シーリング材の選定や施工方法によっては、早期に劣化して雨水の浸入口となる可能性があるため、十分な注意が必要です。
また、脱気筒自体が、強風や鳥のいたずらなどで破損しないよう、しっかりと固定することも大切です。
さらに、脱気筒の通気孔が落ち葉やゴミなどで詰まると、通気機能が著しく低下するため、定期的な清掃と点検を行い、常に良好な状態を維持することが、長期的な防水性能の確保に繋がります。
防水層の膨れは、防水層下の水蒸気が原因で発生し、放置すると防水機能の低下や雨漏りに繋がる重大なリスクを孕んでいます。

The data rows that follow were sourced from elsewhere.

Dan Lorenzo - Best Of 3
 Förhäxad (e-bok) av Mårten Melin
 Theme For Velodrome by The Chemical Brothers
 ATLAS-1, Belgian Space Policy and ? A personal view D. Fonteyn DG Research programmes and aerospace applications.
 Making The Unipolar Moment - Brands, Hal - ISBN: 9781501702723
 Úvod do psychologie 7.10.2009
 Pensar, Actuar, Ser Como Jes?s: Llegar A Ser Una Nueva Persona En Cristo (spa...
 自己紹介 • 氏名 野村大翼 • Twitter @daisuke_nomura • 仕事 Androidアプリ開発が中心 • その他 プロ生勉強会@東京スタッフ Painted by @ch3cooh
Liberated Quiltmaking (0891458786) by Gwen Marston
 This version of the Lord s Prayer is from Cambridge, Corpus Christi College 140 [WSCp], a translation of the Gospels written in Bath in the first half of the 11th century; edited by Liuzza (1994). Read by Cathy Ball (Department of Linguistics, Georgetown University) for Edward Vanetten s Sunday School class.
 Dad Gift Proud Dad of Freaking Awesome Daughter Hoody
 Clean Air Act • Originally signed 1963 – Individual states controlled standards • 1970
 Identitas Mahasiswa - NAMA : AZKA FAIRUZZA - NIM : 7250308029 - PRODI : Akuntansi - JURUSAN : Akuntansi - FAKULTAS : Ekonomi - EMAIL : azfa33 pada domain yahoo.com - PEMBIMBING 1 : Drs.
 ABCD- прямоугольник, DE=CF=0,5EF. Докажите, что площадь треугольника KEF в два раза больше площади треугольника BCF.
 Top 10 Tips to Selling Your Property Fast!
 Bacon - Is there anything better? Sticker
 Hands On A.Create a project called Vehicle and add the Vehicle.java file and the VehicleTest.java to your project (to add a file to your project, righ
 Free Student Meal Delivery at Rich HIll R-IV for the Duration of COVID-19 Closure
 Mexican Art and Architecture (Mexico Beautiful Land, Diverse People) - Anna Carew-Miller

脱気筒は、この水蒸気を効率的に外部へ排出することで、防水層の健全性を保ち、建物を水害から守るための重要な役割を担っています。
建物の防水工法や構造に適した素材と設置場所を選定し、確実な施工と定期的なメンテナンスを行うことが、脱気筒の効果を最大限に引き出し、建物の長寿命化に繋がります。
日頃から建物の状態に注意を払い、異変に気づいた際は専門業者に相談することで、大切な住まいを長く安全に保つことができるでしょう。